Comparing the Two Datasets

I will attempt to use str_match() to compare how many times ‘culture’ appears in the oral histories vs. Reddit data (as a proportion of the total number of tokens).

# compute proportions for reddit data.
sum(str_count(reddit_tokens, "[cC]ultur"))

[1] 8047

sum(ntoken(reddit_tokens))

[1] 2029966

# compute proportions for oral histories.
sum(str_count(oh_tokens, "[cC]ultur"))

[1] 502

sum(ntoken(oh_tokens))

[1] 206015

# test proportions.
prop.test(x = c(8047, 502), n = c(2029966, 206015), p = NULL, alternative = "two.sided", correct = TRUE)
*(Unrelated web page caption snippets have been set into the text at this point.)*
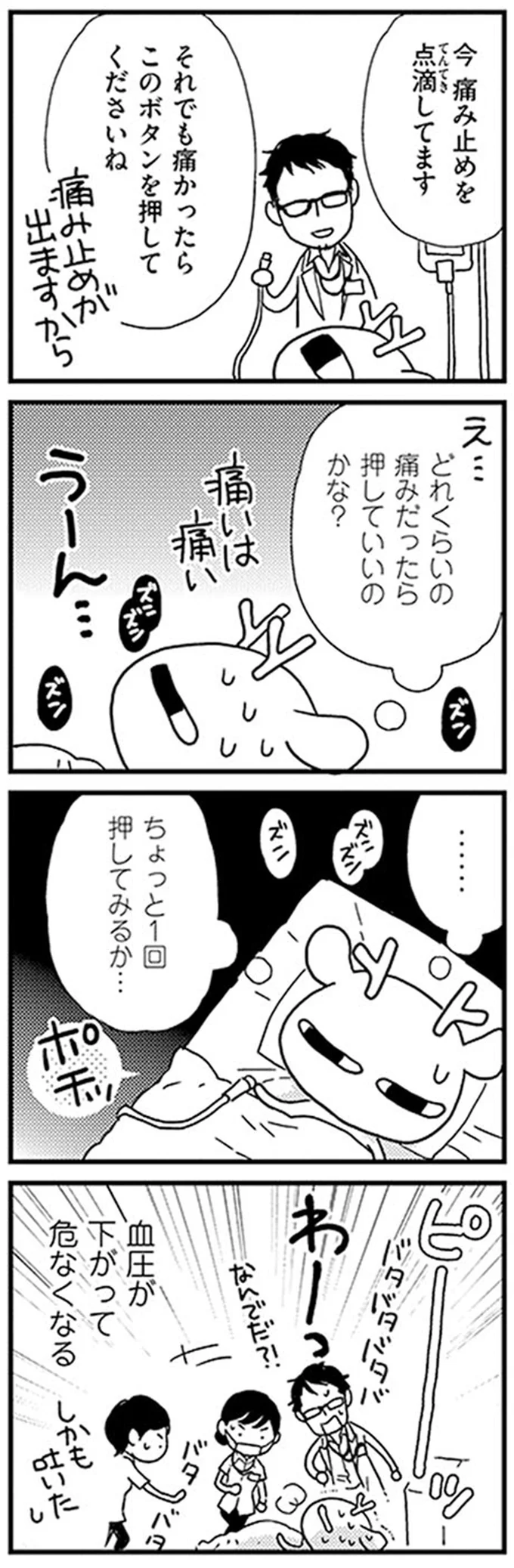 ちょっと1回押してみるか…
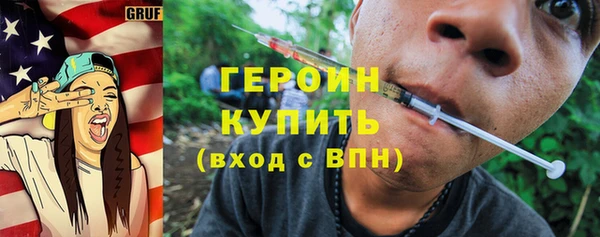 mix Волосово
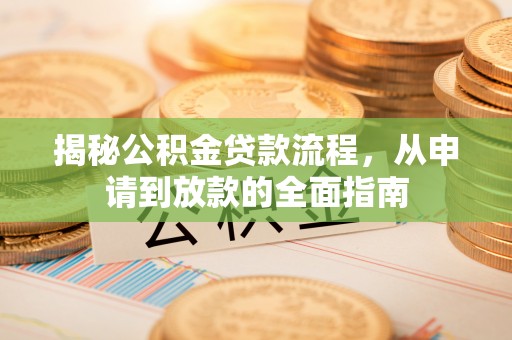 太原揭秘公积金贷款流程，从申请到放款的全面指南
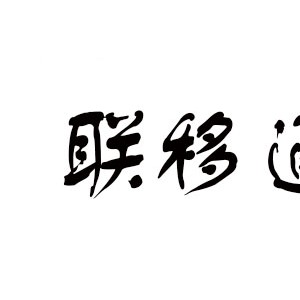 联移通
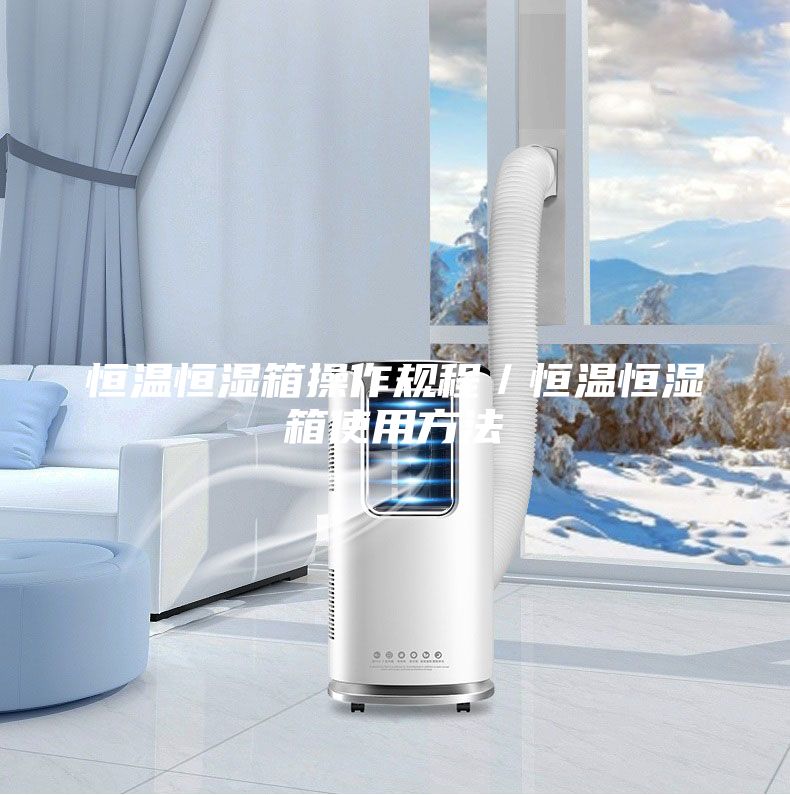 恒温恒湿箱操作规程／恒温恒湿箱使用方法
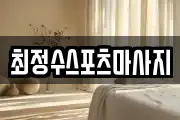 경상북도 안동시 천리동 마사지, 지압등 업체정보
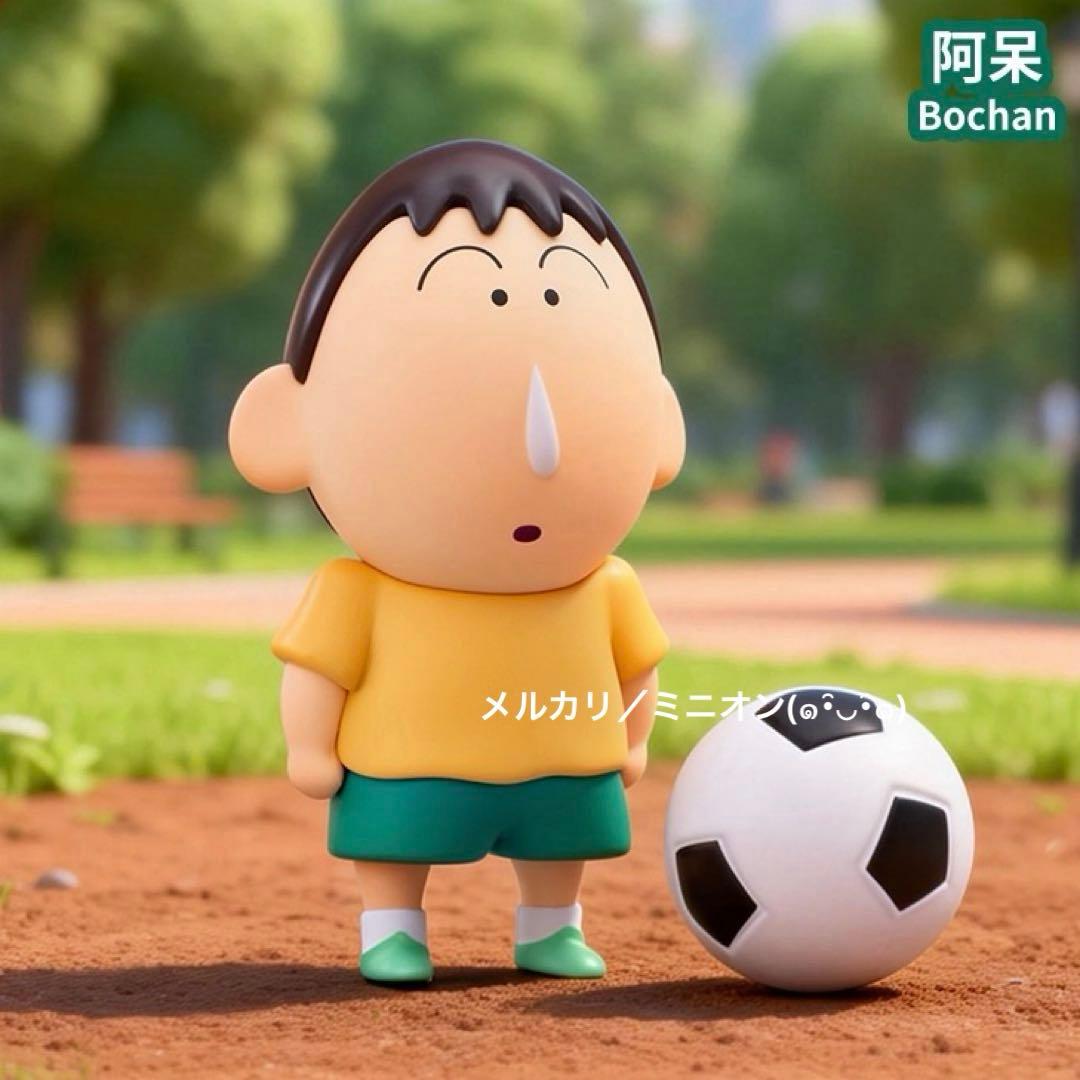 在庫限り クレヨンしんちゃん 全員集合シリーズ フィギュア 10種セット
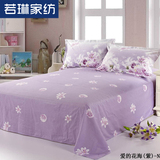 若琳 纯棉床单单件 全棉布单品床罩1.5m双人1.8米单人1.2被单清仓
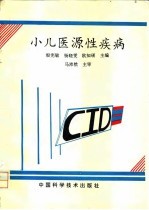 小儿医源性疾病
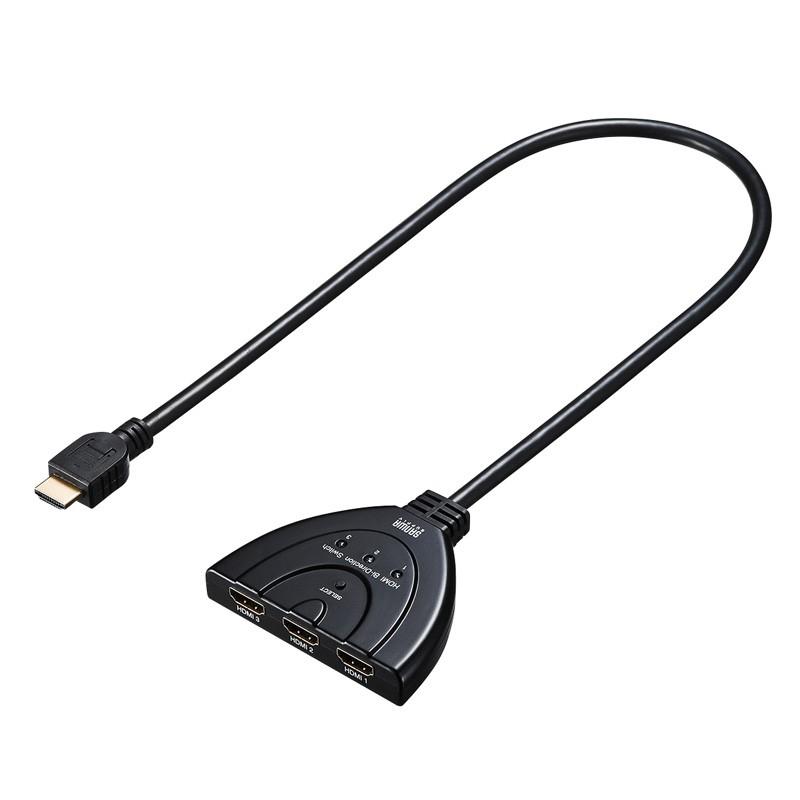 HDMI切替器 3入力 1出力/1入力 3出力（SW-HD31BD） サンワダイレクト - 通販 - PayPayモール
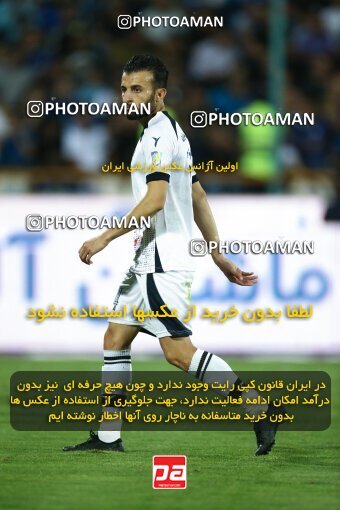 1909179, Tehran, Iran, لیگ برتر فوتبال ایران، Persian Gulf Cup، Week 5، First Leg، 2022/09/06، Esteghlal 0 - 0 Paykan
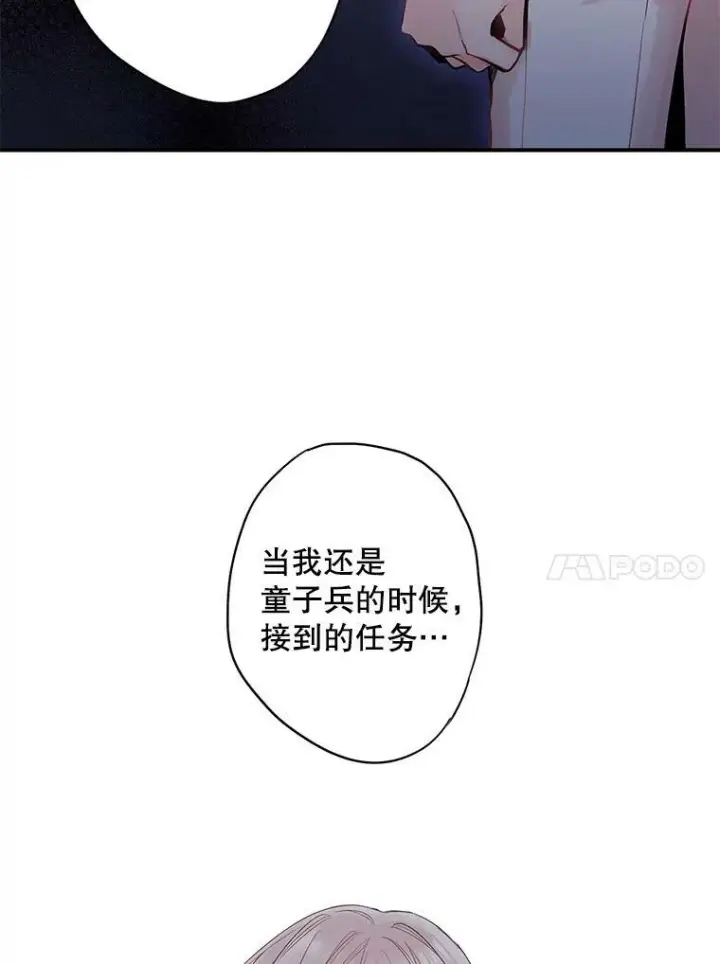 漫画《恶女保命计划》72.边境之危第23张图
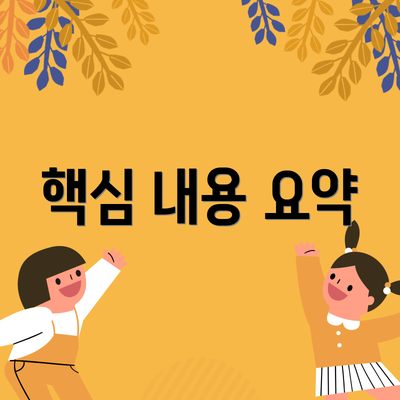 핵심 내용 요약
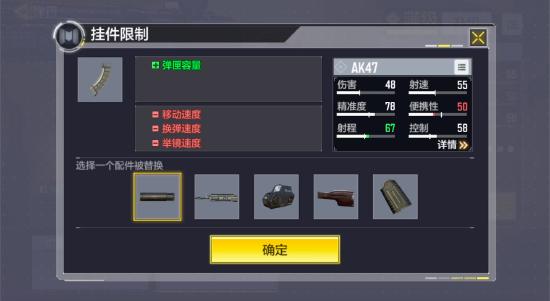 【开发者日志】枪匠系统在CODM的诞生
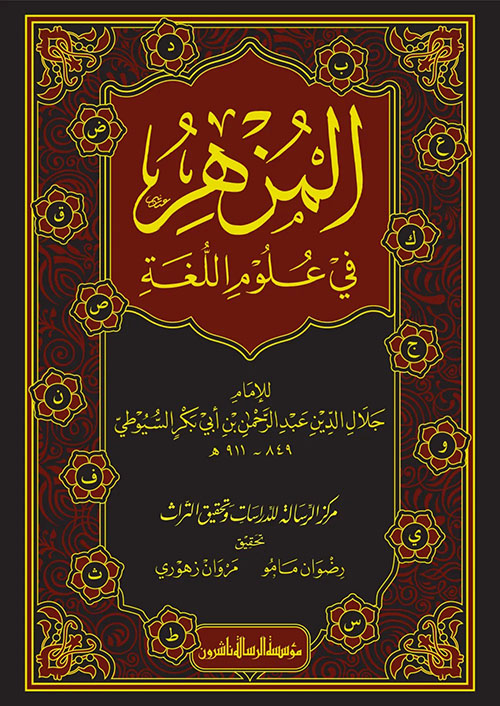 المزهر في علوم اللغة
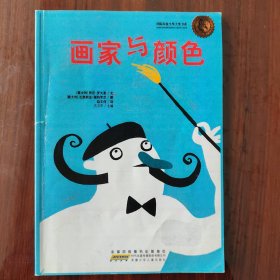 国际安徒生奖大奖书系：画家与颜色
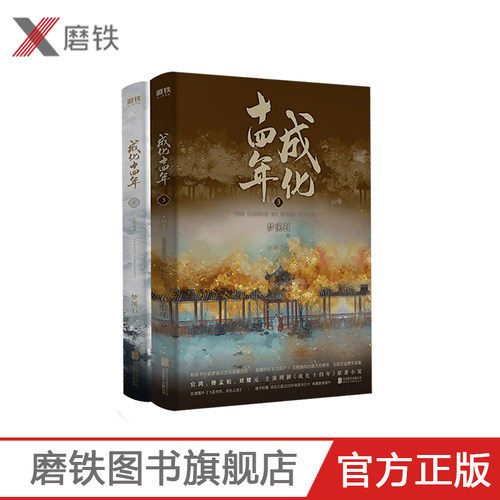 【磨铁图书】成化十四年大结局：全2册 不为人知的官场权谋!《无双》《千秋》作者梦溪石古风探案力作!网剧《成化十四年》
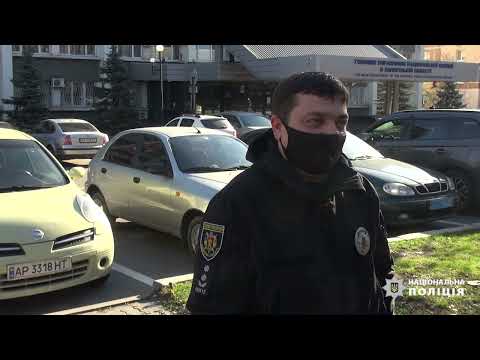У Запоріжжі поліція розслідує  перетин кордону з фальсифікованими документами про вакцинацію
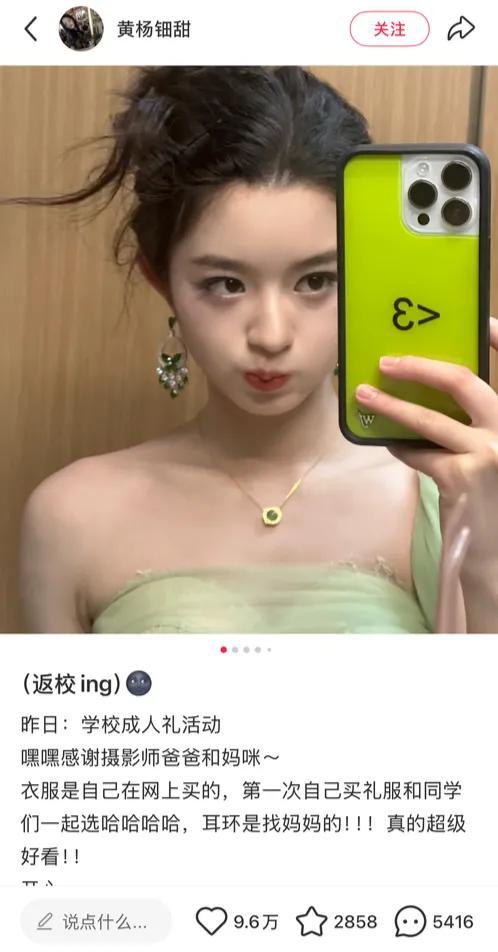 女演员黄杨钿甜“天价耳环”事件新进展，慈善总会回应，网友爆评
    2-sample test for equality of proportions with continuity correction

data:  c(8047, 502) out of c(2029966, 206015)
X-squared = 114.16, df = 1, p-value < 2.2e-16
alternative hypothesis: two.sided
95 percent confidence interval:
 0.00129494 0.00175984
sample estimates:
     prop 1      prop 2 
0.003964106 0.002436716

# save.image("post4_saaradhaa.RData")

Interesting - the younger generation referenced culture significantly more than the older generation did.

Moving Forward

This is my tentative plan for the next two posts, which I might revise depending on time constraints.

Post 5: try Personal Values Dictionary on oral histories and Reddit data.
Post 6: do topic modelling on oral histories and Reddit data.